Local Education Associations across the state feel obliged to protect the positions and salaries of members who’ve paid association-dues the longest. That’s another 1960-type mind-set that’s biting the image and substance of public education on the hind-side just now. While the policy works well for entrenched teachers and protects the structure of salary schedules, it is perilous to younger teachers and damaging to education in general.

Unless you’re in a position of advantage, everyone seems to be taking a hit from the downturn. The top-tier is insulated by a system rigged to privatize profit and socialize loss. The investor-class continues to enjoy tax breaks while minimum wage earners lose their jobs. What’s happening to salaries and jobs within education is a not-so subtle version of that unfairness. Cutting beginning teachers’ positions to preserve top teaching jobs and salaries makes class sizes soar, teaching and learning suffer and public education takes a giant step backwards.

Warren Buffet and Bill Gates acted as beacons for economic fairness when they committed the bulk of their fortunes to helping people at the bottom of the world’s economy. Though Buffet’s and Gates’ billion-dollar incomes hardly compare with the top teachers’ salaries, their creative sharing might inspire wherever disparate salaries exist. In a profession as geared to public enlightenment and welfare as teaching is, one would think every measure would be explored before overloading classes by cutting staff.

This issue is personal. My wife and I were near the top of the salary schedule back when tax-opponents caused the district to fail eleven straight bond elections. So we packed up and headed off to Africa where teaching wages were low and life-adventures high. Marysville was able to retain three bright young teachers with money saved from granting leaves of absence for the two of us.

Superintendent Nyland and his staff have taken salary cuts. Every department’s budget is trimmed to the bone. But given the amount of funding shortfall, more cuts are necessary. Salaries, the biggest slice of the district’s budget pie-chart, still have to absorb the biggest cuts. The Teachers’ Association should respond with compassion for those whose jobs are at risk and with concern for quality of education. Axing young teachers does neither.

Here’s a crazy idea: Imagine the membership of a local education association voting to find a best way to keep from riffing teachers – RIF being an acronym for Reduction In Force. Imagine them hiring a CPA to work with the district to engineer a plan for steering teaching salaries into a “Temporary Emergency Salary Trust Account” that would re-apportion wages to ensure that no one was cut. The precious salary schedule would be kept but temporarily not enforced. People at the top would find their take-home pay from the trust account reduced a bit. People at the bottom, rather than be put on the street, would retain their jobs if they wished, at say, 90 percent of contracted amounts.

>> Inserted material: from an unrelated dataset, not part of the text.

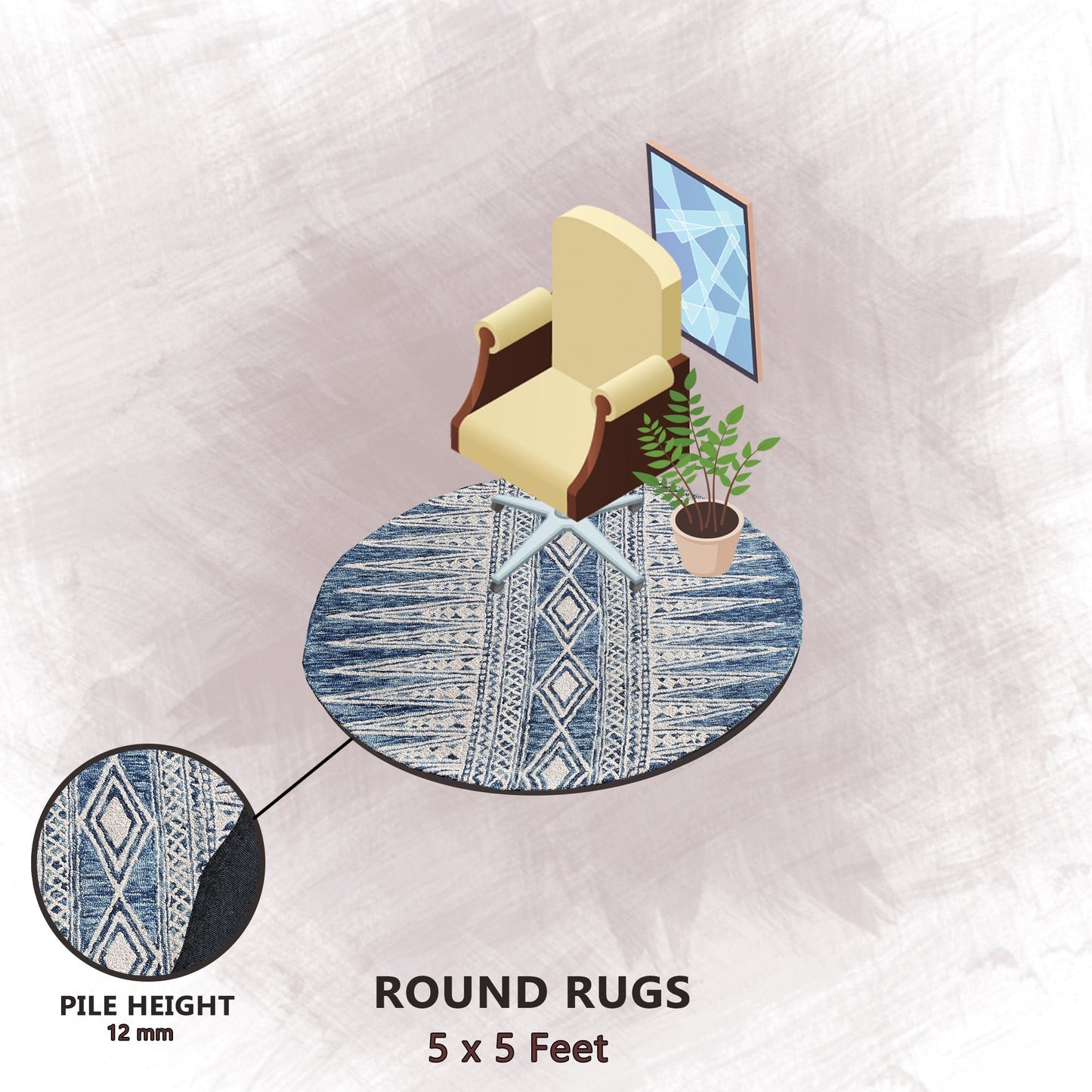 PILE HEIGHT
12 mm

ROUND RUGS
5 x 5 Feet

Reducing the argument to pure economic theory, the best way to fire up an economy is to put dollars in the hands of people (young teachers) who will spend them immediately, not invest in corporations with billions in cash reserves, or spend U.S. dollars on foreign travel (as I am prone to do).

This is just a dream. If School District and Trust Accounts showed different payouts, it would have the IRS’s knickers in a bind. Insecurity at the bottom of the salary schedule might cause young teachers to cut and run. But this is just a dream and those are only technicalities. The bottom line is that we’re being tested as a society and as a nation. The question being put to everyone from Fortune 500 CEOs to school teachers is, am I my brother’s keeper?

Obvious outcomes from retaining young teachers in hard economic times prove the social and economic rightness of being our brother’s keeper. Children benefit from the fresh energy of bright young men and women, jobs are saved, young families are secure, pay is immediately injected into local economies and class-loads are kept to a reasonable level. That should be enough reason for exploring other measures before giving young teachers the axe.